Re: [PATCH v1 1/2] powercap: intel_rapl: Prepare read_raw interface for atomic-context callers

From: Raag Jadav

Date: Sat Feb 14 2026 - 11:12:42 EST


On Sat, Feb 14, 2026 at 07:31:04AM -0800, Sathyanarayanan Kuppuswamy wrote:
> On 2/13/26 10:37 PM, Raag Jadav wrote:
> > On Thu, Nov 20, 2025 at 04:05:38PM -0800, Kuppuswamy Sathyanarayanan wrote:
> > > The current read_raw() implementation of the TPMI, MMIO and MSR
> > > interfaces does not distinguish between atomic and non-atomic callers.
> > >
> > > rapl_msr_read_raw() uses rdmsrq_safe_on_cpu(), which can sleep and
> > > issue cross CPU calls. When MSR-based RAPL PMU support is enabled, PMU
> > > event handlers can invoke this function from atomic context where
> > > sleeping or rescheduling is not allowed. In atomic context, the caller
> > > is already executing on the target CPU, so a direct rdmsrq() is
> > > sufficient.
> > >
> > > To support such usage, introduce an atomic flag to the read_raw()
> > > interface to allow callers pass the context information. Modify the
> > > common RAPL code to propagate this flag, and set the flag to reflect
> > > the calling contexts.
> > >
> > > Utilize the atomic flag in rapl_msr_read_raw() to perform direct MSR
> > > read with rdmsrq() when running in atomic context, and a sanity check
> > > to ensure target CPU matches the current CPU for such use cases.
> > >
> > > The TPMI and MMIO implementations do not require special atomic
> > > handling, so the flag is ignored in those paths.
> > >
> > > This is a preparatory patch for adding MSR-based RAPL PMU support.
> > ...
> >
> > > -static int rapl_msr_read_raw(int cpu, struct reg_action *ra)
> > > +static int rapl_msr_read_raw(int cpu, struct reg_action *ra, bool atomic)
> > > {
> > > + /*
> > > + * When called from atomic-context (eg PMU event handler)
> > > + * perform MSR read directly using rdmsrq().
> > > + */
> > > + if (atomic) {
> > > + if (unlikely(smp_processor_id() != cpu))
> > > + return -EIO;
> > This series breaks[1] our application[2] in cases where the reads are
> > issued from any available CPU it is scheduled on. This issue is not seen on
> > older platforms which use the original arch/x86 RAPL implementation.
> >
> > Can someone please shed some light on the change of userspace expectations?
> > Or did I miss any points in the documentation?
> >
> > [1] https://gitlab.freedesktop.org/drm/xe/kernel/-/issues/6935
> > [2] https://gitlab.freedesktop.org/drm/igt-gpu-tools/-/blob/master/lib/igt_power.c
>
> The access with non-lead CPUs is fixed by following series:
>
> https://lore.kernel.org/linux-pm/CAJZ5v0gh_3y4+2qepC5Mqos+y+kBfGgeEKdmL5s6J4MBGcrQzw@xxxxxxxxxxxxxx/T/#mabe68b0d5c3e5571c9333ff915d38562ec7fed71
>
> Can you please re-test with this above series?
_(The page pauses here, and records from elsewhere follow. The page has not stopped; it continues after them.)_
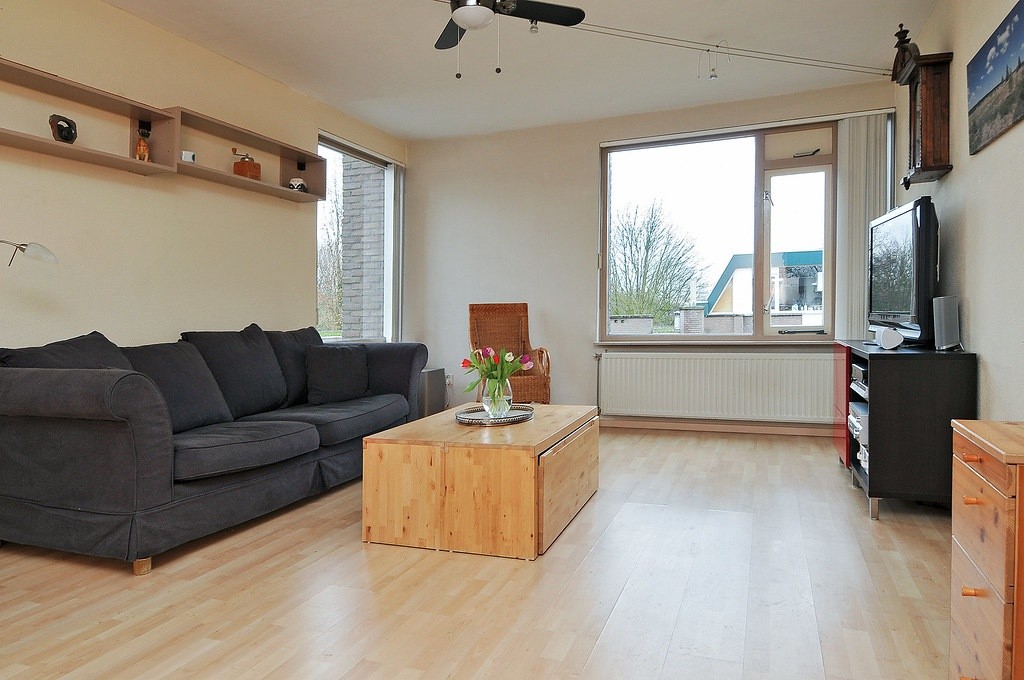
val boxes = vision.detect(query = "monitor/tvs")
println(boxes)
[867,196,939,347]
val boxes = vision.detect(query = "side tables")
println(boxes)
[419,367,446,418]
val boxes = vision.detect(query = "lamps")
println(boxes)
[449,0,496,29]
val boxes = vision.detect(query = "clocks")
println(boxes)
[901,50,955,188]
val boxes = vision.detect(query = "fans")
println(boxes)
[429,0,586,51]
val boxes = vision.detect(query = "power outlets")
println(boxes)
[444,373,453,385]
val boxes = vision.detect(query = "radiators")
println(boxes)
[593,351,836,425]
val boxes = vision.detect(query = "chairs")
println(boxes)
[468,300,551,404]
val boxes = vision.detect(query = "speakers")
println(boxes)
[932,296,965,353]
[875,328,904,349]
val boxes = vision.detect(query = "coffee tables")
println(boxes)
[361,401,601,564]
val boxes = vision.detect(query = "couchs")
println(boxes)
[0,341,427,576]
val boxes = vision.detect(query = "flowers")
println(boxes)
[458,344,534,411]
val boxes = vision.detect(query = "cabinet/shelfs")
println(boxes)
[0,58,177,184]
[847,341,978,522]
[947,419,1024,680]
[164,105,328,203]
[832,339,871,468]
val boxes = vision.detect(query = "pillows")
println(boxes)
[0,330,134,372]
[263,325,324,410]
[117,340,233,433]
[305,342,374,407]
[180,322,288,418]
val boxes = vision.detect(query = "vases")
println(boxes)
[479,379,514,417]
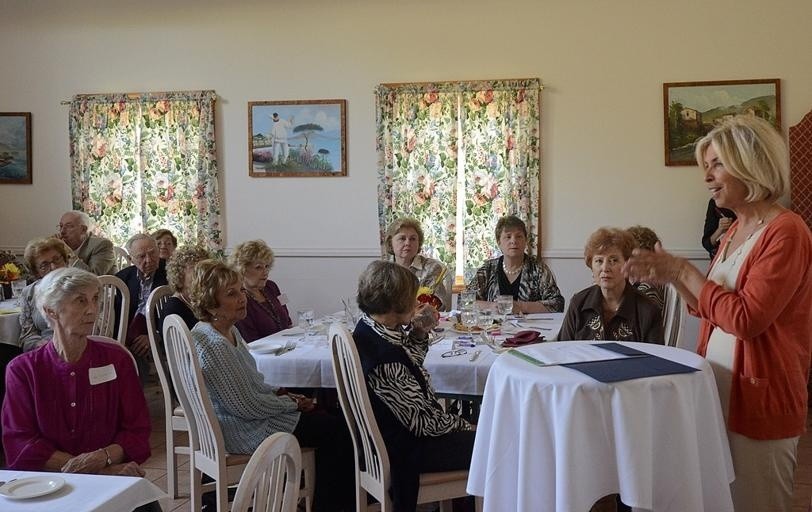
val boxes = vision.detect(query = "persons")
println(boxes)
[619,113,812,512]
[353,258,479,512]
[384,217,453,317]
[185,258,344,512]
[227,239,292,342]
[458,214,563,314]
[57,209,119,278]
[151,229,180,265]
[157,244,209,402]
[702,191,737,261]
[556,227,665,346]
[266,110,295,170]
[20,238,67,357]
[0,267,162,512]
[622,225,664,313]
[114,233,169,383]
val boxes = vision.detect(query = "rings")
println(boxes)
[143,346,148,349]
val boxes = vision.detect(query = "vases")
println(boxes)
[2,284,12,299]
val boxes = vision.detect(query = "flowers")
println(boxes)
[416,266,456,311]
[0,262,21,283]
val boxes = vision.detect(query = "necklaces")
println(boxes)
[501,259,524,275]
[601,293,624,312]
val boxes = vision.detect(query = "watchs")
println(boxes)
[102,445,114,469]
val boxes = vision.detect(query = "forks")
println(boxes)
[509,321,552,330]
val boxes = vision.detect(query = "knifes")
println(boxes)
[507,317,554,320]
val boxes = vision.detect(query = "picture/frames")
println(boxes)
[247,99,347,178]
[663,79,781,167]
[0,111,32,184]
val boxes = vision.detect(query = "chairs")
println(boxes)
[230,432,302,512]
[85,335,139,378]
[662,284,681,346]
[328,322,484,512]
[145,286,189,500]
[162,314,315,512]
[91,275,130,346]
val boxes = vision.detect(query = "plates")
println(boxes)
[0,475,66,502]
[250,343,282,354]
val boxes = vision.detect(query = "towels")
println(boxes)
[502,331,543,347]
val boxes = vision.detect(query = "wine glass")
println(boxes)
[411,284,513,345]
[298,296,363,343]
[10,279,28,308]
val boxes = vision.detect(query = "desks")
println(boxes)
[465,340,736,512]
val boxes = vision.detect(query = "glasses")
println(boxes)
[442,349,467,358]
[55,223,74,231]
[39,254,63,271]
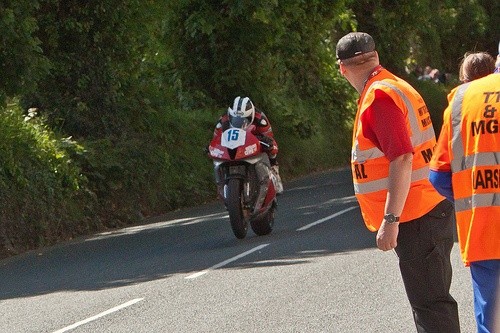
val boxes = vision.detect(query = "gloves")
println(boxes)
[258,135,273,151]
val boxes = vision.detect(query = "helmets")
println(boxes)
[227,96,255,131]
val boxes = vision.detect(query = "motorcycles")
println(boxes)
[207,115,284,240]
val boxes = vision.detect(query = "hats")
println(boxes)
[336,32,375,60]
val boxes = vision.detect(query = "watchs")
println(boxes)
[383,214,400,223]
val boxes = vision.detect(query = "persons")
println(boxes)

Working now, thanks for the fix :)

Raag

> > > + rdmsrq(ra->reg.msr, ra->value);
> > > + goto out;
> > > + }
> > > +
> > > if (rdmsrq_safe_on_cpu(cpu, ra->reg.msr, &ra->value)) {
> > > pr_debug("failed to read msr 0x%x on cpu %d\n", ra->reg.msr, cpu);
> > > return -EIO;
> > > }
> > > +
> > > +out:
> > > ra->value &= ra->mask;
> > > return 0;
> > > }
>
> --
> Sathyanarayanan Kuppuswamy
> Linux Kernel Developer
>